CA Paris, 1re ch. H, 1 septembre 2000, n° ECOC0000361X
PARIS
Arrêt
PARTIES
Demandeur :
Scan Coupon (SA), Saupiquet (SA), Smithkline Beecham (SA)
Défendeur :
Financière Sogec Marketing (Sté), Sogec Gestion (Sté)
COMPOSITION DE LA JURIDICTION
Président :
Mme Kamara
Conseillers :
Mmes Graeve, Lebe
Avoués :
SCP Valdelievre-Garnier, SCP Fisselier-Chiloux-Boulay
Avocats :
Mes Salzmann, Nemo, Donnedieu de Vabres, Villey.
La société Scan Coupon, opérateur d'implantation assez récente sur le marché du traitement des coupons publicitaires de réduction émis par les fabricants de produits de consommation courante, a saisi une première fois le Conseil de la concurrence, le 26 juillet 1999, de certaines pratiques mises en œuvre par les sociétés Financière Sogec Marketing et Sogec Gestion, ses concurrentes directes sur ce marché.
Aux termes d'une décision n° 99-MC-07 du 13 octobre 1999, relevant qu'il ne pouvait être exclu que les pratiques reprochées, dès lors qu'elles émanaient d'un opérateur susceptible de détenir une position dominante, fussent constitutives d'un abus de cette position au sens de l'article 8 de l'ordonnance du 1er décembre 1986 et que la persistance de ces pratiques était de nature à porter une atteinte grave et immédiate à l'économie du secteur intéressé, le conseil a enjoint à la société Sogec Gestion et à la société Financière Sogec Marketing, dans l'attente d'une décision au fond, de suspendre immédiatement l'application de la clause d'exclusivité insérée à l'article I des contrats d'adhésion à leurs banques de coupons, de ne plus proposer de contrats comportant une telle clause et d'informer de ces injonctions tous les clients dans un délai de deux mois.
Par arrêt du 16 décembre 1999, la cour de ce siège a, réformant cette décision, dit n'y avoir lieu de prendre des mesures conservatoires, aux motifs notamment que, les conventions émanant de la société Sogec Gestion étant conclues pour une durée d'un an renouvelable par tacite reconduction à défaut de dénonciation par l'une ou l'autre des parties, la clause d'exclusivité qu'elles contenaient était limitée dans le temps, que, la société Scan Coupon ne démentant pas avoir passé avec Danone un contrat contenant l'engagement de rembourser aux distributeurs la valeur faciale des coupons échangés, elle ne pouvait utilement se prévaloir de la faiblesse des recettes obtenues dans le cadre de son activité de gestion des bons de réduction non plus que des pertes qu'elle subissait et ne démontrait pas l'atteinte grave à ses intérêts, enfin, que la présence sur le marché de plusieurs prestataires de services ne permettait pas de retenir l'atteinte grave et immédiate à l'économie du secteur concerné ou à l'intérêt des consommateurs.

* Énoncé du problème *
Reprenez l'arrêt de la cour d'appel de Paris sur le litige Scan Coupon contre Sogec, présenté ci-dessus, à partir de sa dernière phrase, et rédigez la suite.

* Extrait de données *

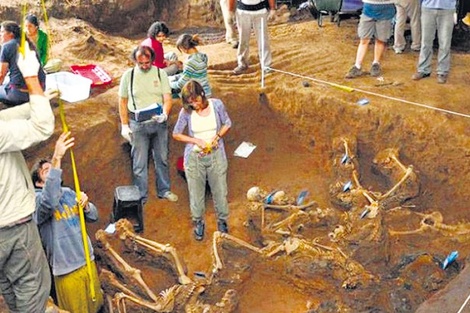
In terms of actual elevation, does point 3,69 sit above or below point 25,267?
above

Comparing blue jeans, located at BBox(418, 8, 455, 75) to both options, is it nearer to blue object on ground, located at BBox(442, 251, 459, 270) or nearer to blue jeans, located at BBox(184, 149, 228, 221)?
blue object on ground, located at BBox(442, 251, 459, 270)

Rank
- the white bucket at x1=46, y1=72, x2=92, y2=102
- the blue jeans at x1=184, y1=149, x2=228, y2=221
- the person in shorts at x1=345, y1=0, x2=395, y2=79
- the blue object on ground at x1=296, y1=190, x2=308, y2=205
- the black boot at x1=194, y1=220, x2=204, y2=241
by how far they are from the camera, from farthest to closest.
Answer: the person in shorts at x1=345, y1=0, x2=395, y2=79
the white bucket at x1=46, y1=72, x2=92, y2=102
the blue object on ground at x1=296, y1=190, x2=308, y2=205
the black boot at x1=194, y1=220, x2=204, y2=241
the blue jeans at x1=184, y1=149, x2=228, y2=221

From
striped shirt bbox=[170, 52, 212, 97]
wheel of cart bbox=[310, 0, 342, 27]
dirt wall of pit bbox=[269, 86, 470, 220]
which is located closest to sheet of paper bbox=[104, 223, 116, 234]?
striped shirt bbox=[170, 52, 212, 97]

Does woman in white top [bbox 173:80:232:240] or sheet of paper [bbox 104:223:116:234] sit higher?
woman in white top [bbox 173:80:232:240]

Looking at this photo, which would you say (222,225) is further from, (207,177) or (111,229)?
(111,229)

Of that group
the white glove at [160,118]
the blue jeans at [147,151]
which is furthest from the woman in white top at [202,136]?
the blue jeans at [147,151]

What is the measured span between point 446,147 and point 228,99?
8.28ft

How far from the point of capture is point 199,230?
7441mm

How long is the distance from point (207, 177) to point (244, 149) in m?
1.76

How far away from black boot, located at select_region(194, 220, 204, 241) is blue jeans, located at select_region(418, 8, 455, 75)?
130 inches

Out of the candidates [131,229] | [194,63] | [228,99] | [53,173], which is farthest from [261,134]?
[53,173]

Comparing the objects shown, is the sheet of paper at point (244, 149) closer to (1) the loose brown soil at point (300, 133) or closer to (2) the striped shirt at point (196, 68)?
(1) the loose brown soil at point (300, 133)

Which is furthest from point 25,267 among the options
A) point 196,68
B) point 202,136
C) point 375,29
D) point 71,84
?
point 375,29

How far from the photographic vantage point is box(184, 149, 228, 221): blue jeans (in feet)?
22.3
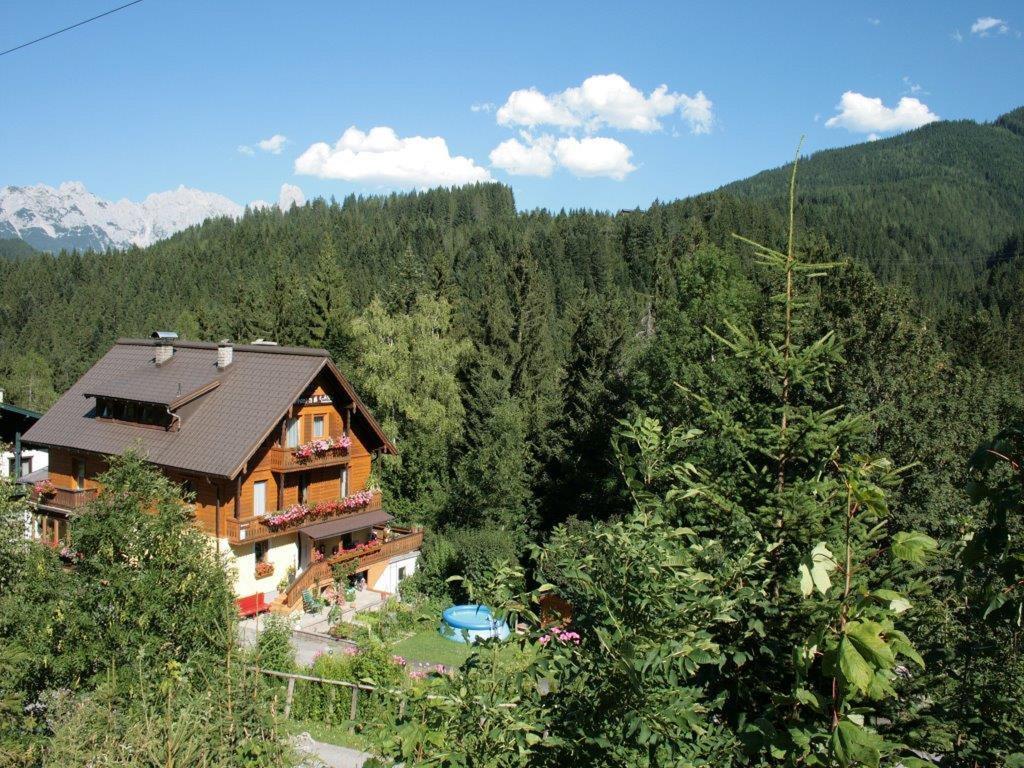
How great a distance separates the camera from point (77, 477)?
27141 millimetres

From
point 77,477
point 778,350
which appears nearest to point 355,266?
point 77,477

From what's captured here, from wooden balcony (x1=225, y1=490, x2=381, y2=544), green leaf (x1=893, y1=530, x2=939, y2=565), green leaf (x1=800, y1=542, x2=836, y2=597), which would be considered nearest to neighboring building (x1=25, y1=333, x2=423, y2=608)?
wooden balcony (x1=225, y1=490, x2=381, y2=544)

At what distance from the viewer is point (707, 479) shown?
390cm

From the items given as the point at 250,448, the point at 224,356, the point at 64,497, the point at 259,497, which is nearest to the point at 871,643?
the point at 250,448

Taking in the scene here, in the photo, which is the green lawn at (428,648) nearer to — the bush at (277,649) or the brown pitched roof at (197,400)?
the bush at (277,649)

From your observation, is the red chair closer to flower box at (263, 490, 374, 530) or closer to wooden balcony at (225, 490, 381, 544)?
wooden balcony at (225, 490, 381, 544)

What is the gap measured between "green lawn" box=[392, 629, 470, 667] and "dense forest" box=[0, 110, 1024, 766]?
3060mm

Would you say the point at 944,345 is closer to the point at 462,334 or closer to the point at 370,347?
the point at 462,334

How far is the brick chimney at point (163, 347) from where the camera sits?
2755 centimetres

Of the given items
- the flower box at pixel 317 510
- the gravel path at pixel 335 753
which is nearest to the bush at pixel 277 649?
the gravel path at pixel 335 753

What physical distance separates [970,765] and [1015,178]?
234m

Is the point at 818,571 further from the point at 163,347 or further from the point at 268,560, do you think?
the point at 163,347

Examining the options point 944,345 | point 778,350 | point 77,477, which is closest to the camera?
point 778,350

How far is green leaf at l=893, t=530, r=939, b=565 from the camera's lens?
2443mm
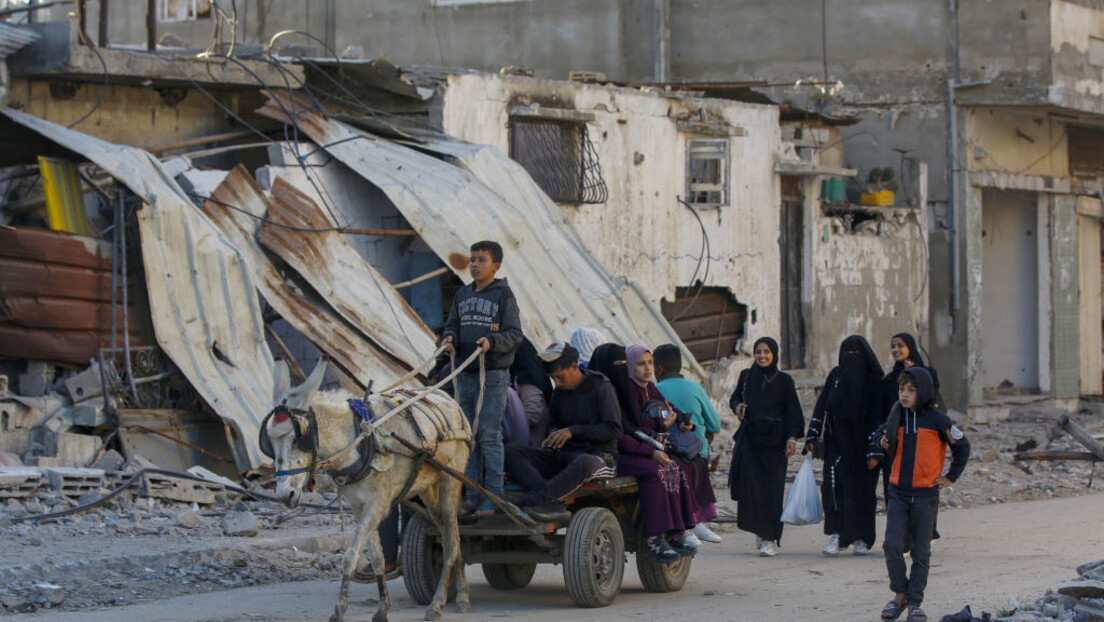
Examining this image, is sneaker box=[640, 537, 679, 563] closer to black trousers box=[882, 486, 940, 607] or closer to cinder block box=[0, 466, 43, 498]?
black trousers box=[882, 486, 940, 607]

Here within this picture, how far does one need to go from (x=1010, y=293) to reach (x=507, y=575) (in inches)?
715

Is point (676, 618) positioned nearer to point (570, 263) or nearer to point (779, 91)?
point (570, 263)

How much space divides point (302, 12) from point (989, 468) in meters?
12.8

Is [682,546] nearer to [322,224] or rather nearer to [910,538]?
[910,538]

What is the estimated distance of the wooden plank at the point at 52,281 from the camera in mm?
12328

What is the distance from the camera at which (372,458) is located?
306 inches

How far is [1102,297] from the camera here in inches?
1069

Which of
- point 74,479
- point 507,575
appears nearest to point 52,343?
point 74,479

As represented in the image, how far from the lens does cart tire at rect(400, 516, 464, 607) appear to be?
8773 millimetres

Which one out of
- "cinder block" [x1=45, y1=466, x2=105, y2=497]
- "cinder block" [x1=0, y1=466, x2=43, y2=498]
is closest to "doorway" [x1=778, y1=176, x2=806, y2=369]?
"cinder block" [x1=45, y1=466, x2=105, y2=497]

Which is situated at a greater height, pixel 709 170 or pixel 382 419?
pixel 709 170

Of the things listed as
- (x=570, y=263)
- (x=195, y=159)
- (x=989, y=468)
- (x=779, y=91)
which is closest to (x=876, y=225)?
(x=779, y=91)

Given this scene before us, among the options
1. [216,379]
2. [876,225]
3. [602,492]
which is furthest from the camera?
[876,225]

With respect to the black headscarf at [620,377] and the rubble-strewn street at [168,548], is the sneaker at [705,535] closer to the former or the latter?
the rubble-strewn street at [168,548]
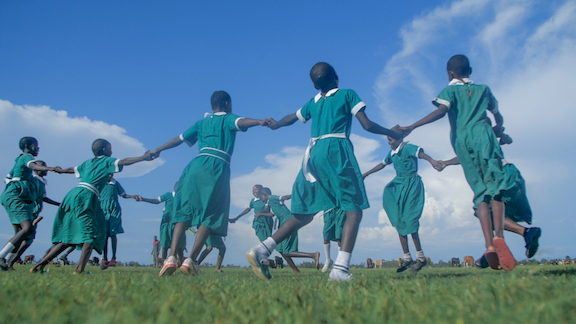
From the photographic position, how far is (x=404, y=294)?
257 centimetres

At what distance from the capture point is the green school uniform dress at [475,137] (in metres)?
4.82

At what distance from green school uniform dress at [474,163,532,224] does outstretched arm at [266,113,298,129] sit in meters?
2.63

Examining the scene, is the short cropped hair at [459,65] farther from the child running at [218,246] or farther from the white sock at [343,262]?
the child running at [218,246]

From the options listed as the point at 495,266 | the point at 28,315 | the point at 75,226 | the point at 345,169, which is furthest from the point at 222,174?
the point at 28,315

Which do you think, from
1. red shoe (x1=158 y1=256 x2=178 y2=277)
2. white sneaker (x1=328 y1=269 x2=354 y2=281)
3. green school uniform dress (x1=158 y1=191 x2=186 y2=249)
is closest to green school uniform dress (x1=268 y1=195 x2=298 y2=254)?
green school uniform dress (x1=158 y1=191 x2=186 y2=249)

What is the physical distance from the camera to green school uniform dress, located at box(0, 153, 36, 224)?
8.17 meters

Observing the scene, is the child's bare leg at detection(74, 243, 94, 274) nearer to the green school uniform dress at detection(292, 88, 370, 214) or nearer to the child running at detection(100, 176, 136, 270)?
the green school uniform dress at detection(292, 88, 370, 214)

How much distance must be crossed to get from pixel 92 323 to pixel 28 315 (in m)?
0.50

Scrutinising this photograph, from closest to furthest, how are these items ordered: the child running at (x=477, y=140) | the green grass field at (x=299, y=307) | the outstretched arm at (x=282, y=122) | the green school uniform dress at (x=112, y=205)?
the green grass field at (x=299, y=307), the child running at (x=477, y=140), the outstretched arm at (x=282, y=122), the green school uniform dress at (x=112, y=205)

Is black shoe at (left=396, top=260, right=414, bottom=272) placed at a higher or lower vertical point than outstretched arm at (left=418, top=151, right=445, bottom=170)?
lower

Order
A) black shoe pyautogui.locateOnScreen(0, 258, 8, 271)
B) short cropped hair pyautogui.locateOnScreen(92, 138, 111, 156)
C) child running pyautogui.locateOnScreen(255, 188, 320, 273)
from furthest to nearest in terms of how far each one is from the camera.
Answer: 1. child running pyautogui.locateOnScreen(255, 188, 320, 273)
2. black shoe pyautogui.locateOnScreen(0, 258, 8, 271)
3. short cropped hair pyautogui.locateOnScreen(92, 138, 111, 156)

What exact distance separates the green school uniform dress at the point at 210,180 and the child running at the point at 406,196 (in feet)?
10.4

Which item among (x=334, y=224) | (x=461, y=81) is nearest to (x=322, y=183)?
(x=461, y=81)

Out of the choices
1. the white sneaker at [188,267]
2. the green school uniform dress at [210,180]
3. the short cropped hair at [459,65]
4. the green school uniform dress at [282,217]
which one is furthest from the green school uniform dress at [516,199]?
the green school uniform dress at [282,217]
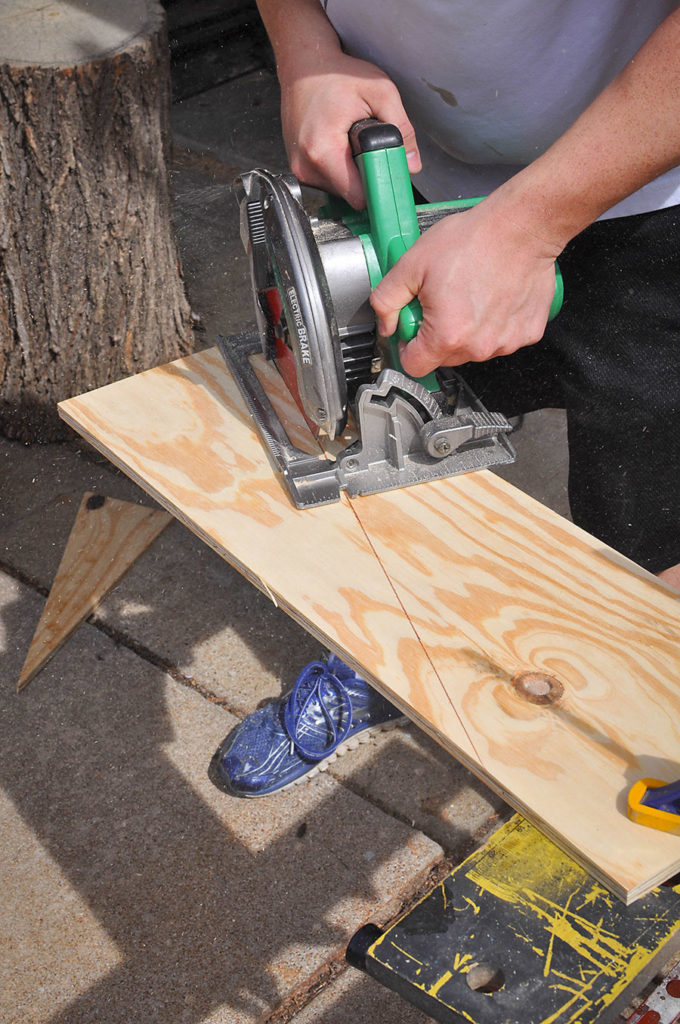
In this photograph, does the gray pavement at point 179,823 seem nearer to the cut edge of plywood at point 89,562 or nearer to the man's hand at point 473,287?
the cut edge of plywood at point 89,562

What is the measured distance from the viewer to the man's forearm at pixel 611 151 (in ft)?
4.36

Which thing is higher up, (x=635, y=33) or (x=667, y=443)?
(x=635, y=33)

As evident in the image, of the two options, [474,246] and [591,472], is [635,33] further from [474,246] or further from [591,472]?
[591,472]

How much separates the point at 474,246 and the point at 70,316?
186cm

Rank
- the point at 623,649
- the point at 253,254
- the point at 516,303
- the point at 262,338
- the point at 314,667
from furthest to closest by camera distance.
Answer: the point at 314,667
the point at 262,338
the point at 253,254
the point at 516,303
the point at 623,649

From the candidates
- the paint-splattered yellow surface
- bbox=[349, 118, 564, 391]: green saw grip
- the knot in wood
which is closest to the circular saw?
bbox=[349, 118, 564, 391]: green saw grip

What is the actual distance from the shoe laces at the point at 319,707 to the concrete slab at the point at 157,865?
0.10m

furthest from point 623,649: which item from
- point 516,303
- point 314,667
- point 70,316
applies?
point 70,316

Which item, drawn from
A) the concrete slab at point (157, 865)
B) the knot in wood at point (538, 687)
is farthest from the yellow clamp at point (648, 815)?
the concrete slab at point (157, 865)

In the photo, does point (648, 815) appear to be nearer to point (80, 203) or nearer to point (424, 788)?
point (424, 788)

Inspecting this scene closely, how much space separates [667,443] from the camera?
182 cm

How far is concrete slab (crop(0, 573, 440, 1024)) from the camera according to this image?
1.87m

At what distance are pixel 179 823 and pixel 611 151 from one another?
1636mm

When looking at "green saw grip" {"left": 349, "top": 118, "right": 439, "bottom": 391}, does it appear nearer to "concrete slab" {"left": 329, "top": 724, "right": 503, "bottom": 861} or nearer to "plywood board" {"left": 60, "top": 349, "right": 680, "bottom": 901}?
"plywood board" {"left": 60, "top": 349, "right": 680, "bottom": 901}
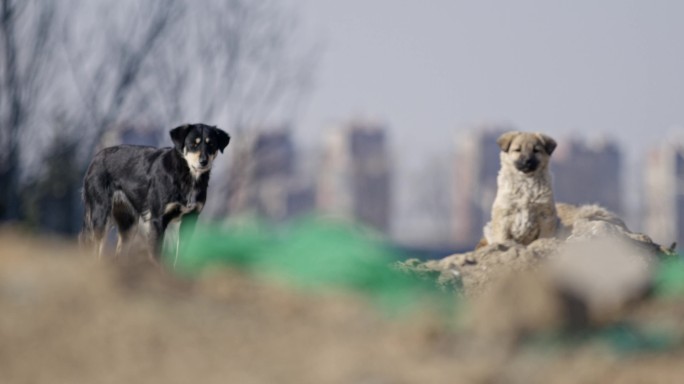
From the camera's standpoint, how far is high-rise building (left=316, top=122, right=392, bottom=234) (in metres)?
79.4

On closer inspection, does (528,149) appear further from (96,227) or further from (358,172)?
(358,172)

* Réponse attendue *
C'est dans ces conditions que, le 14 avril 2000, la société Scan Coupon a saisi le Conseil de la concurrence une seconde fois, alléguant des agissements nouveaux et postérieurs à la première saisine, et a sollicité la mise en œuvre de mesures conservatoires visant à voir suspendre la clause d'exclusivité imposée par la société Sogec Gestion et interdire à celle-ci d'en proposer à l'avenir et de subordonner la fourniture de ses services à un engagement d'exclusivité, et tendant à ce que cette dernière cessât d'intervenir auprès des annonceurs pour entraver le traitement par la société Scan Coupon des bons de réduction revêtus d'une double codification, la société Sogec Gestion et la société Scan Coupon.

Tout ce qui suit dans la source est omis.